* [Parts of the exercise]
(A) In the resistor problem, rewrite everything from "(2)Three resistors $2\Omega" down to "from the battery.", changing "battery" to "cell".
(B) According to the resistor problem, what emf does the battery in part B have?
(C) Decide whether each statement agrees with the resistor problem. Answer yes or no, and quote the words that decide it.
(i) The three resistors are combined in series.
(ii) The battery's internal resistance is negligible.
(iii) Part B asks for the total current drawn from the battery.

* [Given text]
════════

Question

(1)Three resistors $2\Omega ,4\Omega$ and $5\Omega$ are combined in parallel.
$A)$What is the total resistance of the combination?

(2)Three resistors $2\Omega ,4\Omega$ and $5\Omega$ are combined in parallel.
$B)$If the combination is connected to a battery of emf $20V$ and negligible internal resistance, determine the current through each resistor, and the total current drawn from the battery.

════════

(Items from a dataset)

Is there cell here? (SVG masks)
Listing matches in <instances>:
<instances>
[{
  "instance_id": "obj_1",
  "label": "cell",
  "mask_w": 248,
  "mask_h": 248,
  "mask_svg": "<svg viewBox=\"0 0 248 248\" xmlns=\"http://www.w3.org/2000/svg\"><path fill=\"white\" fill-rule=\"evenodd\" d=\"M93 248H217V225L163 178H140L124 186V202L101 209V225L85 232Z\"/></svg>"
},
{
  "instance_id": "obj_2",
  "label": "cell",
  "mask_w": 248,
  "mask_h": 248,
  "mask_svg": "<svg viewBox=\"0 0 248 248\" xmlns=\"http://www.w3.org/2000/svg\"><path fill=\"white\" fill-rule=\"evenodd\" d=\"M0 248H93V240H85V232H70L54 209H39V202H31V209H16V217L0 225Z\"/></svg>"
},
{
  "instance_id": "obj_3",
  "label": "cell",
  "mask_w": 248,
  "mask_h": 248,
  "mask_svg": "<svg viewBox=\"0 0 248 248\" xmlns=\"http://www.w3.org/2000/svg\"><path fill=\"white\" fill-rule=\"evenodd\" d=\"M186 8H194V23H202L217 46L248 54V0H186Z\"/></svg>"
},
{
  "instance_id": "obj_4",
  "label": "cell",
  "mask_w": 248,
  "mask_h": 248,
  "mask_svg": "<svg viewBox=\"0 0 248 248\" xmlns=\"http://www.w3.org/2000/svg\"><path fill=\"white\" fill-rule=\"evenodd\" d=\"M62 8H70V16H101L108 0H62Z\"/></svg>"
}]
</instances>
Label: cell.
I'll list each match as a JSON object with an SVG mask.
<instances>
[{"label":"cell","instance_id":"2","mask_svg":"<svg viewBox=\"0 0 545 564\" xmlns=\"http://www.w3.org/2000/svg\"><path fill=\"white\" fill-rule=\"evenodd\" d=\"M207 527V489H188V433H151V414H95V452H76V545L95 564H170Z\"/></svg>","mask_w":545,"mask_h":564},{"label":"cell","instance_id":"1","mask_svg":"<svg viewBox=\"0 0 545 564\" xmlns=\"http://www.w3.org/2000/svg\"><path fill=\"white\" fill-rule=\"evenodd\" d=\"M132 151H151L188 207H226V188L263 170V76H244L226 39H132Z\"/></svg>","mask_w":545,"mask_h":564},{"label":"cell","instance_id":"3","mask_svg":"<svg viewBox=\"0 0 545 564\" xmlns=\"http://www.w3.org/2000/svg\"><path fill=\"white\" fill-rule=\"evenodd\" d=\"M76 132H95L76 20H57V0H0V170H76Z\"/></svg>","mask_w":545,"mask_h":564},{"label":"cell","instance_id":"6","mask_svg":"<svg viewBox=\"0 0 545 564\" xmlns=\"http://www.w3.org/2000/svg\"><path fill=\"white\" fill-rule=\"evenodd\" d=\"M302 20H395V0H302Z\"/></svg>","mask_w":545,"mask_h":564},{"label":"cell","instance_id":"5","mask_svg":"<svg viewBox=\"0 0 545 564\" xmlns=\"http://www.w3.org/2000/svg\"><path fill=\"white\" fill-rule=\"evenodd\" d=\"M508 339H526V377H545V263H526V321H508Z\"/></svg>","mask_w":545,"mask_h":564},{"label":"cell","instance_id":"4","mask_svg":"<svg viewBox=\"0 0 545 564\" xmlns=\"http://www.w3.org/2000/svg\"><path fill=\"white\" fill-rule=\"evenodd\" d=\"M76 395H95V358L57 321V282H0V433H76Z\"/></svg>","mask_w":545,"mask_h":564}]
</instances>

════════

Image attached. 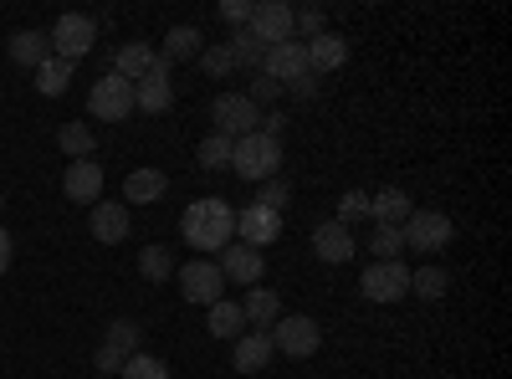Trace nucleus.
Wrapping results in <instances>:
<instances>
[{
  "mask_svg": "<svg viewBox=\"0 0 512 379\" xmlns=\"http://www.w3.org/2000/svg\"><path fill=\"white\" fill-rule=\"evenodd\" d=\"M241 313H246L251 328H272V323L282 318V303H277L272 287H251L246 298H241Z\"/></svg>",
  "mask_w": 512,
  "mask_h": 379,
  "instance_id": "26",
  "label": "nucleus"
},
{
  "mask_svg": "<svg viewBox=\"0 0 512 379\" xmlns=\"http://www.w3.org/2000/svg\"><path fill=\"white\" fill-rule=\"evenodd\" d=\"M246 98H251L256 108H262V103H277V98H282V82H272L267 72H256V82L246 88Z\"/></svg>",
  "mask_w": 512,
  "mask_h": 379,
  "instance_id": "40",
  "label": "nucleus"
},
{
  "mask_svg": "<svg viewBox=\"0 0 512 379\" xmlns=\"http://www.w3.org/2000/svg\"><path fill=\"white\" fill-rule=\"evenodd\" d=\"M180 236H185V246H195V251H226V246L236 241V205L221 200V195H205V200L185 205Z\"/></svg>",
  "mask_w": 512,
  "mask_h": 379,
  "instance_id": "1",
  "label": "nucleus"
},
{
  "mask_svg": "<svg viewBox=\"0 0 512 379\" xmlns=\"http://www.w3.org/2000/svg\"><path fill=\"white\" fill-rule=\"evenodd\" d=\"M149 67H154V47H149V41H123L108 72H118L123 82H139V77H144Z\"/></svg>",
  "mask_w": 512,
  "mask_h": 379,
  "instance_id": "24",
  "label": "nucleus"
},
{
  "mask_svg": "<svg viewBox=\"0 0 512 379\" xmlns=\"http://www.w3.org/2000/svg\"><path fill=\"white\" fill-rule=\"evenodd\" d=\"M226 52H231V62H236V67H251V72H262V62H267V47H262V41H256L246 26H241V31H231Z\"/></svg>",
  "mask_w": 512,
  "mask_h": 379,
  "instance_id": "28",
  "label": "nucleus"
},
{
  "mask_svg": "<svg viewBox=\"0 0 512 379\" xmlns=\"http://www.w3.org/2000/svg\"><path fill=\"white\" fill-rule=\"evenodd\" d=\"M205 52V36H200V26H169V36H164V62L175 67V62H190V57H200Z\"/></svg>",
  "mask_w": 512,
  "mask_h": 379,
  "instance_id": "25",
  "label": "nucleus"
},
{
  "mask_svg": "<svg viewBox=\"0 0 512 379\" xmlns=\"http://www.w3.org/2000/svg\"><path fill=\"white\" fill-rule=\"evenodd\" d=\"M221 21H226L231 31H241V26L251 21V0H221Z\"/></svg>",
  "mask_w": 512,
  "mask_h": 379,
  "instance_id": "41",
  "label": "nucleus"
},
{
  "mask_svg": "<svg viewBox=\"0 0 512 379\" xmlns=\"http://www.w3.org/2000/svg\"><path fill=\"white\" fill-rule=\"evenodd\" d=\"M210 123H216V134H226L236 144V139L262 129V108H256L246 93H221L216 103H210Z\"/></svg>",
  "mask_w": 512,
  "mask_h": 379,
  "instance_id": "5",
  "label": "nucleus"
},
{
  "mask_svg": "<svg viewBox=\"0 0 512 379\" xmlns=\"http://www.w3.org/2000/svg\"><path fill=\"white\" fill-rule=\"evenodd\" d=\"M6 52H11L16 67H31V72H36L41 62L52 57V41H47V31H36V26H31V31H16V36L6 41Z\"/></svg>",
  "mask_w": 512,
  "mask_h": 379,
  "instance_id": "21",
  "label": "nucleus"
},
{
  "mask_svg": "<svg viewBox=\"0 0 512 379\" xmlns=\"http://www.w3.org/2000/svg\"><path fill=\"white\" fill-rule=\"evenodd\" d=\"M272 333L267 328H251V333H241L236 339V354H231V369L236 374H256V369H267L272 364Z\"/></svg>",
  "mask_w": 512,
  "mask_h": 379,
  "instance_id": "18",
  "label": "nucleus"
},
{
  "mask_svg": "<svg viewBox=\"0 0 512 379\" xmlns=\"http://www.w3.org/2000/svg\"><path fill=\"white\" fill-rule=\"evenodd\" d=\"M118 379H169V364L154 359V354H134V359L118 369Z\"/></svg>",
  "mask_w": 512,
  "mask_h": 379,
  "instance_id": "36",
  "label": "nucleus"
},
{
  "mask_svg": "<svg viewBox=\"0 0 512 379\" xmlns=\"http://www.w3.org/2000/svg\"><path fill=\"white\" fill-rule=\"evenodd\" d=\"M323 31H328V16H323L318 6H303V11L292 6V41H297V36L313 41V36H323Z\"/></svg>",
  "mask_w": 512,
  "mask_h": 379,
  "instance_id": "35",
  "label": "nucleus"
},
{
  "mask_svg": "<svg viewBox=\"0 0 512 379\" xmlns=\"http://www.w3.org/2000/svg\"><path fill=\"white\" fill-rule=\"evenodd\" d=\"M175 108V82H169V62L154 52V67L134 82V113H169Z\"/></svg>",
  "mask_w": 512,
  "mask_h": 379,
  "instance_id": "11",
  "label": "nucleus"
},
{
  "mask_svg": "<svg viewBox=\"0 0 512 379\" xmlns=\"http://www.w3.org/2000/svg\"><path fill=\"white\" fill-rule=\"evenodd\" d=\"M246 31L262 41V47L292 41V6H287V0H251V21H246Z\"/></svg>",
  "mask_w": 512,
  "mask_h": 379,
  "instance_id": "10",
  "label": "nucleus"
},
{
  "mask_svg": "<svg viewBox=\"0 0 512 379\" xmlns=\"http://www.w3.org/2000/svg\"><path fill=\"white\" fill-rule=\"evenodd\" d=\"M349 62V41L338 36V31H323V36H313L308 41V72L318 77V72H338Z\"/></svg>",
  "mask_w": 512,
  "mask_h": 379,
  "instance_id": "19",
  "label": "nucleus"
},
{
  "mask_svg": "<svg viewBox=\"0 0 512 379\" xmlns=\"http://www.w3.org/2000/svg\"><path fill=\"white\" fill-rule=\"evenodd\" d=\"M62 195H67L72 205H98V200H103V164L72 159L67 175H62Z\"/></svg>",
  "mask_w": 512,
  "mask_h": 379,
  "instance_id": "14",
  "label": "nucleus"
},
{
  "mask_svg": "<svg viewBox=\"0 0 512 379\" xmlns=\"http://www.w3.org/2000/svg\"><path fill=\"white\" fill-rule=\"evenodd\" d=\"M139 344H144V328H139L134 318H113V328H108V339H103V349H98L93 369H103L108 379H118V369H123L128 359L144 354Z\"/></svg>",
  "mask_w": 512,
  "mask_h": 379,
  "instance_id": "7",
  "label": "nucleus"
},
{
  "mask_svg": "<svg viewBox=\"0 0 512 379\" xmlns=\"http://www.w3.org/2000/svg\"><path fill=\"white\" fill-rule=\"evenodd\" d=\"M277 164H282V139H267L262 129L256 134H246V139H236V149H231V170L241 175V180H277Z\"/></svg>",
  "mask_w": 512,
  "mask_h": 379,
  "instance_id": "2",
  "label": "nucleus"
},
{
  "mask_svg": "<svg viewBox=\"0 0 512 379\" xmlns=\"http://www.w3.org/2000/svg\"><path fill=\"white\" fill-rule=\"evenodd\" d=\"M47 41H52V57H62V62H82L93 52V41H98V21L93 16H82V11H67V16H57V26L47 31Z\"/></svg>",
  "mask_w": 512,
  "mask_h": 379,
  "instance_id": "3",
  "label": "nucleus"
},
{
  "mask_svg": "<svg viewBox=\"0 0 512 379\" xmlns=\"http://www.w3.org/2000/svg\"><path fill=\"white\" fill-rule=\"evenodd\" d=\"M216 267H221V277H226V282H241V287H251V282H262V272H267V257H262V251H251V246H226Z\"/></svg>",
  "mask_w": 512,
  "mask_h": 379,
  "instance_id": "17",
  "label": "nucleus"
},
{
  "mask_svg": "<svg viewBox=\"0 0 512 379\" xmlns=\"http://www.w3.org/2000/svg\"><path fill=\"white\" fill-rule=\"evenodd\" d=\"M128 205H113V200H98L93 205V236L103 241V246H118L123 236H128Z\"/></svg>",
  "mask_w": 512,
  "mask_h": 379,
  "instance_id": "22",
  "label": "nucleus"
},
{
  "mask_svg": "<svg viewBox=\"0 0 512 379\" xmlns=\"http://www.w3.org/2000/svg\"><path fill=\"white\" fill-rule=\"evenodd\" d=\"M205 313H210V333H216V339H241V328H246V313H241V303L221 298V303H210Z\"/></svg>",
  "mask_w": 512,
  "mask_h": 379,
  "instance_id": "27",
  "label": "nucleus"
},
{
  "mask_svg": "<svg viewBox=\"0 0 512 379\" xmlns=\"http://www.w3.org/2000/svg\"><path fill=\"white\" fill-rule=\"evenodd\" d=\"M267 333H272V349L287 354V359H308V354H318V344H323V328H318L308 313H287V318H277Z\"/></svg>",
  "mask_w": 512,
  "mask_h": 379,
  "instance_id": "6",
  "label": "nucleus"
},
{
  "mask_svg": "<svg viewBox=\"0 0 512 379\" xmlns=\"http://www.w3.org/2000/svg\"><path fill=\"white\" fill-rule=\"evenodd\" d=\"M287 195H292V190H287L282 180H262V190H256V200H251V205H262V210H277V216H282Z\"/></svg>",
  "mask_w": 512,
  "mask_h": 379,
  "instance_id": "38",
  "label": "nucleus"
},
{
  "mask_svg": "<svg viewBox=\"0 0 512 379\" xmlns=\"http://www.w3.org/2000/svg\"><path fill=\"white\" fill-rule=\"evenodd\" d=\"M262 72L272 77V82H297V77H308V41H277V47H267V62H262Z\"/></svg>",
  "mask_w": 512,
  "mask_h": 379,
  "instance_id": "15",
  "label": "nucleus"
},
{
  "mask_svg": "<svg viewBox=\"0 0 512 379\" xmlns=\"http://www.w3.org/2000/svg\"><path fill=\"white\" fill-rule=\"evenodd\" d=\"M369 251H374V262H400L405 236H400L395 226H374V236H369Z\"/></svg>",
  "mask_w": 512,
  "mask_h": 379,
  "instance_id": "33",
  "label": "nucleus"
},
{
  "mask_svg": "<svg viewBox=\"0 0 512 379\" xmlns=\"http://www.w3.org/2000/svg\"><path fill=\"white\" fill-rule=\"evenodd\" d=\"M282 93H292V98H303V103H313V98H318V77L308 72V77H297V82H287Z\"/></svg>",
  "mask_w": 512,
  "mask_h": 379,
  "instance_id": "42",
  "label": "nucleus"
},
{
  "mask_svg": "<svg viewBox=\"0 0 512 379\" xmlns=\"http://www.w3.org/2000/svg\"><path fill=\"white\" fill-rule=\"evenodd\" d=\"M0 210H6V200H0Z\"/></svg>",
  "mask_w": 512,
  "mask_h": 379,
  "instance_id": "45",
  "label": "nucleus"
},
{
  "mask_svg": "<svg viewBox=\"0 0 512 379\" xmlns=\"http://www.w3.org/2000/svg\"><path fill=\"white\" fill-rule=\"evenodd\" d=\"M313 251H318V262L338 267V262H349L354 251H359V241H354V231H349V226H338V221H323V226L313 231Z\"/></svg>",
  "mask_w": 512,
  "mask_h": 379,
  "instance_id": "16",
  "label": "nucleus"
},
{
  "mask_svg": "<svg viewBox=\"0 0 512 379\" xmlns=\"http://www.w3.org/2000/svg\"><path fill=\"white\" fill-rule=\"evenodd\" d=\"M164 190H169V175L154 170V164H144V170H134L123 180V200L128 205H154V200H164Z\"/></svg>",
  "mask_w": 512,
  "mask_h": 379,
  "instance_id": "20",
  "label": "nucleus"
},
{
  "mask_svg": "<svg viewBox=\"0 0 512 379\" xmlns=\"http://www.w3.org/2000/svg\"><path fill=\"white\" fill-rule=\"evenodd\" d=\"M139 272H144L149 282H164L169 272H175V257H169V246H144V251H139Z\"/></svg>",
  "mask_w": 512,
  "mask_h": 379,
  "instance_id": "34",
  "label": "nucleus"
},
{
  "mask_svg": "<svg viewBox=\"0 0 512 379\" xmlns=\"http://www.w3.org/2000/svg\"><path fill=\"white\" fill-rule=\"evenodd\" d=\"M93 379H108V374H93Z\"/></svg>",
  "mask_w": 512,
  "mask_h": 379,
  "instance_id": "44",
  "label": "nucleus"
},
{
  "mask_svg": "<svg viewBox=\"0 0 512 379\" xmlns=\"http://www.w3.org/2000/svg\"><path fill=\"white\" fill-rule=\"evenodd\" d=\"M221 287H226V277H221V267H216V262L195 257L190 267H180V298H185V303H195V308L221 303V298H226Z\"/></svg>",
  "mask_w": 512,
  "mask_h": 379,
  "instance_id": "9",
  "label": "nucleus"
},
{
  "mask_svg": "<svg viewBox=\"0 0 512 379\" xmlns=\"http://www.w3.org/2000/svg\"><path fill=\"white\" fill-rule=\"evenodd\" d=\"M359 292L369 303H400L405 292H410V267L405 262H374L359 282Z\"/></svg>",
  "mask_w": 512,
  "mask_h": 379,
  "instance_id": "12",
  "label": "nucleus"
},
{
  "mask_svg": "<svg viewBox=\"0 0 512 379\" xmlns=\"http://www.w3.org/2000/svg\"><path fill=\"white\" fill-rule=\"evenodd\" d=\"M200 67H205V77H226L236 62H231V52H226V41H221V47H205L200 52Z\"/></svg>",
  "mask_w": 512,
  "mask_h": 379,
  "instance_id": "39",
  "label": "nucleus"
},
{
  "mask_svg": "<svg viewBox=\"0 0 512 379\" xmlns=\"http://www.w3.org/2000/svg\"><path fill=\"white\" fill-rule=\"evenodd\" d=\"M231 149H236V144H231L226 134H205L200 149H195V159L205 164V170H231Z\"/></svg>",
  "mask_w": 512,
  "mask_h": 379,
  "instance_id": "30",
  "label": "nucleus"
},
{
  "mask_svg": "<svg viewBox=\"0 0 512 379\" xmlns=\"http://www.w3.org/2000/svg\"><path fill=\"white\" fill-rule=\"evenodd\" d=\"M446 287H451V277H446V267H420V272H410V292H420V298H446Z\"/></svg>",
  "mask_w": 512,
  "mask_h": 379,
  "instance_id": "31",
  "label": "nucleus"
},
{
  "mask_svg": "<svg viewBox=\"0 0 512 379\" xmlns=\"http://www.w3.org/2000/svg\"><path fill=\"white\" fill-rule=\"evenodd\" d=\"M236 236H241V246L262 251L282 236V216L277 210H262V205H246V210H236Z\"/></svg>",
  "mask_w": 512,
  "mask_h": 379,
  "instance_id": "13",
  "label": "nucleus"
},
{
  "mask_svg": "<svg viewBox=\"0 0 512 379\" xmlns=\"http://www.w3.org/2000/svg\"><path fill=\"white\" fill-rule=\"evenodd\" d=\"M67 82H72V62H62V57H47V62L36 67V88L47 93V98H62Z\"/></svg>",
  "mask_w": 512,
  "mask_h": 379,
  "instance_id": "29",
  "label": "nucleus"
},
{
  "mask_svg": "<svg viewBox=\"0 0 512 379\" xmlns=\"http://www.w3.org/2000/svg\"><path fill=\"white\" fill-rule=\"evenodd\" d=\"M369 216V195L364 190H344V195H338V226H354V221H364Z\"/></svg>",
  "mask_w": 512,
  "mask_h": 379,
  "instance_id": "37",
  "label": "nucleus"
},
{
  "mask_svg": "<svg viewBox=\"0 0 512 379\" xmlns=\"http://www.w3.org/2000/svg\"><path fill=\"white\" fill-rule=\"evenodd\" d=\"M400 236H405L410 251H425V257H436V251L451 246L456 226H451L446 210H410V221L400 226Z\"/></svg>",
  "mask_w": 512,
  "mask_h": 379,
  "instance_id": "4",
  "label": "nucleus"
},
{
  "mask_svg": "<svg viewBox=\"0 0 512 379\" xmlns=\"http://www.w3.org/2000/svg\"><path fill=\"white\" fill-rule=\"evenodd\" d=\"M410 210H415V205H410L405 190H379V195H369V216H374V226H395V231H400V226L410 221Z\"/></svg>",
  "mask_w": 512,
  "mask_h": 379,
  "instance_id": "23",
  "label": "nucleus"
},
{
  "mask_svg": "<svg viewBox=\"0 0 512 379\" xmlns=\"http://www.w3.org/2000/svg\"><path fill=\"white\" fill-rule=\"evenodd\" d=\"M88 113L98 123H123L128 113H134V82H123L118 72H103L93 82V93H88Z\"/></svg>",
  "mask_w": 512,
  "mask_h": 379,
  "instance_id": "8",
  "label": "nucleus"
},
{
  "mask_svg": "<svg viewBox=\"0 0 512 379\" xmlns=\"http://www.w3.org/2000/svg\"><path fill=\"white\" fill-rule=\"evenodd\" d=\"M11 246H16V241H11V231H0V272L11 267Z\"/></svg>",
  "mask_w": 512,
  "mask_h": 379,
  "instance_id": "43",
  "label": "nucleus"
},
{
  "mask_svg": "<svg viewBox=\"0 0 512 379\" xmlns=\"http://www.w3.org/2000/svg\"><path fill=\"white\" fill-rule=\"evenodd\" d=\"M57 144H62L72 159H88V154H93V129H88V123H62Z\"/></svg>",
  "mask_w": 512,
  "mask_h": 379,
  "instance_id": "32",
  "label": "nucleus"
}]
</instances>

════════

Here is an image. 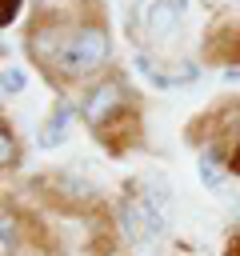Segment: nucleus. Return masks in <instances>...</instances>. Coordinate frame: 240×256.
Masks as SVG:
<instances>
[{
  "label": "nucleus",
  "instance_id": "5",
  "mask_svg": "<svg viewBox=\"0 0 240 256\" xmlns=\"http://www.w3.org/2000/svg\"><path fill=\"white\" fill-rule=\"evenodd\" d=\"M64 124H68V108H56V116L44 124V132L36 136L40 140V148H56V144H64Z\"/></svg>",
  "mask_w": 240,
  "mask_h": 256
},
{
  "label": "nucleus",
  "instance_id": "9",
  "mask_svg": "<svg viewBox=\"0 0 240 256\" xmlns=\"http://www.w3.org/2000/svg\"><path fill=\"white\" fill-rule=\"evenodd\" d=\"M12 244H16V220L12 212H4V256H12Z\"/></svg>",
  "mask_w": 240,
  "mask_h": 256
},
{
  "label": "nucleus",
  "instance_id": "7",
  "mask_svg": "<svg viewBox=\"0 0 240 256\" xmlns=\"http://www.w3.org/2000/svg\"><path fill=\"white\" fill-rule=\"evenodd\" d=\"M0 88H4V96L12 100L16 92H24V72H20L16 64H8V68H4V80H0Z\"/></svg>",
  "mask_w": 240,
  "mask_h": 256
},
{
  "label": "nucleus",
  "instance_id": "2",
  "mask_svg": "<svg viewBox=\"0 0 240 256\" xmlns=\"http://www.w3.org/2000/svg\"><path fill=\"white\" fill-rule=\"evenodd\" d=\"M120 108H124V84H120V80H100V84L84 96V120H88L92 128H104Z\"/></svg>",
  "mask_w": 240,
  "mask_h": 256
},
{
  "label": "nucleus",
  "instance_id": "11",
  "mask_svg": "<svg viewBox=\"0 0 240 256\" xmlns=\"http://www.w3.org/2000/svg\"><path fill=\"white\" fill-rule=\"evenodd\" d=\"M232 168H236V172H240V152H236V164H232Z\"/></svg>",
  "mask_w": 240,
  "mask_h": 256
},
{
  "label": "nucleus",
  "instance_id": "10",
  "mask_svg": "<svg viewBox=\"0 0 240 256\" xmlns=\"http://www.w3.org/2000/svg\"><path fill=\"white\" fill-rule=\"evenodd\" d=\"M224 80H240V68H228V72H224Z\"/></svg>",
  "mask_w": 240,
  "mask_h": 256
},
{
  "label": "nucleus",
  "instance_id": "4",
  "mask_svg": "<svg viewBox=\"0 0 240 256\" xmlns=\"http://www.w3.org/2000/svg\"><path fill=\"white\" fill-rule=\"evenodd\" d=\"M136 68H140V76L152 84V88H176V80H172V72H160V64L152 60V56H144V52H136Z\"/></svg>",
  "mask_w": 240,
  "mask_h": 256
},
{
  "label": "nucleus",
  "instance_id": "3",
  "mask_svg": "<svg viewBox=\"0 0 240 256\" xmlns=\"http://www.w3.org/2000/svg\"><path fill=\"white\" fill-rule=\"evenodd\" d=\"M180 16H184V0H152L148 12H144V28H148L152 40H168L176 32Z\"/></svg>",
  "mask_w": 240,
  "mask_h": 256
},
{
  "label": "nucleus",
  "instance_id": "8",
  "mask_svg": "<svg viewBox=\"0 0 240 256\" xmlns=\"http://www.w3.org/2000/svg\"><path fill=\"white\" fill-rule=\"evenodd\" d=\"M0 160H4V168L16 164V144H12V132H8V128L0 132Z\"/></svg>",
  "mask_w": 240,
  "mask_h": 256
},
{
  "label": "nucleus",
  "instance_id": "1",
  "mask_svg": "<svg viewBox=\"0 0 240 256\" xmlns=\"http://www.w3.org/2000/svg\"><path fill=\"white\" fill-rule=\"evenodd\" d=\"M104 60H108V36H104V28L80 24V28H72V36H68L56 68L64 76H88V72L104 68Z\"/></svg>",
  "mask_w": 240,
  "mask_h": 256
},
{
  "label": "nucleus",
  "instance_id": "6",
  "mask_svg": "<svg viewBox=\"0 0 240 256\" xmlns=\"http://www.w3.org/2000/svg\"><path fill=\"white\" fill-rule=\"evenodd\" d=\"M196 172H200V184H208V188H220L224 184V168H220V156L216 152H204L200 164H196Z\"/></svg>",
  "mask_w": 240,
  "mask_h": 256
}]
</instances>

════════

* [Answers per task]
(A)
(2)Three resistors $2\Omega ,4\Omega$ and $5\Omega$ are combined in parallel.
$B)$If the combination is connected to a cell of emf $20V$ and negligible internal resistance, determine the current through each resistor, and the total current drawn from the cell.

(B) 20 V

(C)
(i) No: "are combined in parallel."
(ii) Yes: "negligible internal resistance"
(iii) Yes: "the total current drawn from the battery"